◆ **The problem**: Transcribe, verbatim, every line from the start of the entries through the line that contains "[camera-trap image, curated labels]"; include both boundary lines and omit all others.

◆ **Saved data entries**:
+++++

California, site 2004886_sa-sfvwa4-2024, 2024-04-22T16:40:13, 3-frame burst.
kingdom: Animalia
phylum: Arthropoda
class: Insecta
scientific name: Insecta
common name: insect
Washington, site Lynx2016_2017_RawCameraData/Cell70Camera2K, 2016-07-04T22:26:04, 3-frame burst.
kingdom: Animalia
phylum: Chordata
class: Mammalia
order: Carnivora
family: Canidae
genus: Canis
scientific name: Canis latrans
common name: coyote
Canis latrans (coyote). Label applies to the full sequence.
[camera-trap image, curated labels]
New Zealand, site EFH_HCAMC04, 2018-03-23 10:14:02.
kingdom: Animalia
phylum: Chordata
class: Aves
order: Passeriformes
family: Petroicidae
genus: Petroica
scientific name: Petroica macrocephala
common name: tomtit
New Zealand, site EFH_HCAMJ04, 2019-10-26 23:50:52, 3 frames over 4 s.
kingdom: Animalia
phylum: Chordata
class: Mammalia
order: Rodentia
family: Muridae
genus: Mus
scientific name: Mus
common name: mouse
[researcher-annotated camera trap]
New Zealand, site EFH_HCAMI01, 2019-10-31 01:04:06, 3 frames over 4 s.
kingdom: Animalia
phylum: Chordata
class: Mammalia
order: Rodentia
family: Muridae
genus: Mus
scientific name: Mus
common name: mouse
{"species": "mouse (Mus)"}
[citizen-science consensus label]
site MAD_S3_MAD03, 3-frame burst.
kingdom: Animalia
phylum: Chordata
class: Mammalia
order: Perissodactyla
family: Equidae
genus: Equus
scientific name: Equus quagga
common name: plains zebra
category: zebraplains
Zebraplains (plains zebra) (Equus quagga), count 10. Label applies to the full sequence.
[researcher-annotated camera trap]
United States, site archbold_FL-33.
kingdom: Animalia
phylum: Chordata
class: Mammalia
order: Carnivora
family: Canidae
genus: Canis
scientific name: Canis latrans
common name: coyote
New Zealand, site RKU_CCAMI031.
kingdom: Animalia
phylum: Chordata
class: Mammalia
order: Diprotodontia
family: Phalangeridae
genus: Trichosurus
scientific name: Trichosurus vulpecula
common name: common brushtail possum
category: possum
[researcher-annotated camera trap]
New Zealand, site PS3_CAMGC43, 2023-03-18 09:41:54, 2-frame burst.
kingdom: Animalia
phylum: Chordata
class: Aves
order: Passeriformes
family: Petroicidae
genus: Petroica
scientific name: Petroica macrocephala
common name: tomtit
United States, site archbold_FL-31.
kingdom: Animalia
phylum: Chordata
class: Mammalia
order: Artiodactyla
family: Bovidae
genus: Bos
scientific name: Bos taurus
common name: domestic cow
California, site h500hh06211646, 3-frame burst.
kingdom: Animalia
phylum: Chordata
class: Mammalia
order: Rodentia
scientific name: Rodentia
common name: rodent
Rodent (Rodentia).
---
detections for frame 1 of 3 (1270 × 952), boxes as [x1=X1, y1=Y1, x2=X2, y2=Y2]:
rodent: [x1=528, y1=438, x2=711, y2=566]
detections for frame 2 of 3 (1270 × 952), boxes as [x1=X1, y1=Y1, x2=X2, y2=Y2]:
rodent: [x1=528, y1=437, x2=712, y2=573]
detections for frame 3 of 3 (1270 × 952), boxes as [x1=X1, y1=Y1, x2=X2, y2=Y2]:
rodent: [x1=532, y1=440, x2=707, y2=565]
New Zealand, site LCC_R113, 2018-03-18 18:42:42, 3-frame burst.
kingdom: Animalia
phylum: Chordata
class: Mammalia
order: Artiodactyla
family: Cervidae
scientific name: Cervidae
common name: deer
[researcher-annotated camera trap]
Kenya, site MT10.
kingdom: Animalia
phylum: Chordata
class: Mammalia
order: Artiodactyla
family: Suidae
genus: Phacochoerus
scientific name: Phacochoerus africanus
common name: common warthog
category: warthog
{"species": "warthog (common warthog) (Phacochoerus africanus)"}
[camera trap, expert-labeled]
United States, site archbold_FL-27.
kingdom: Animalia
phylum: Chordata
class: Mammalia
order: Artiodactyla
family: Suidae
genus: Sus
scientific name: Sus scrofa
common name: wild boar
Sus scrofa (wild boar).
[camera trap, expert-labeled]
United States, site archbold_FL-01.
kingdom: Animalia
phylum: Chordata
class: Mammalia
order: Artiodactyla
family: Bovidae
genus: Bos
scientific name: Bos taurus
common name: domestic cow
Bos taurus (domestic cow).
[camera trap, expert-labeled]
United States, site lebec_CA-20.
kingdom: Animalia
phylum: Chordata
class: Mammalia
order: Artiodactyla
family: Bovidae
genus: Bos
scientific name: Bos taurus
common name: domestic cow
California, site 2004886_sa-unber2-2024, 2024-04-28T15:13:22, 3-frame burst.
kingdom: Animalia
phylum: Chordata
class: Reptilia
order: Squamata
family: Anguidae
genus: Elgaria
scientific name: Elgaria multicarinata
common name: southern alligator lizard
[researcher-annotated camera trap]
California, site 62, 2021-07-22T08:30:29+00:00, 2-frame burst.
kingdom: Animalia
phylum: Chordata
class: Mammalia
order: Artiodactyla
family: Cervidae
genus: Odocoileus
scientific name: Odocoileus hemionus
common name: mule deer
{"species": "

+++++

◆ **Result of this exercise**:
California, site 2004886_sa-sfvwa4-2024, 2024-04-22T16:40:13, 3-frame burst.
kingdom: Animalia
phylum: Arthropoda
class: Insecta
scientific name: Insecta
common name: insect
Washington, site Lynx2016_2017_RawCameraData/Cell70Camera2K, 2016-07-04T22:26:04, 3-frame burst.
kingdom: Animalia
phylum: Chordata
class: Mammalia
order: Carnivora
family: Canidae
genus: Canis
scientific name: Canis latrans
common name: coyote
Canis latrans (coyote). Label applies to the full sequence.
[camera-trap image, curated labels]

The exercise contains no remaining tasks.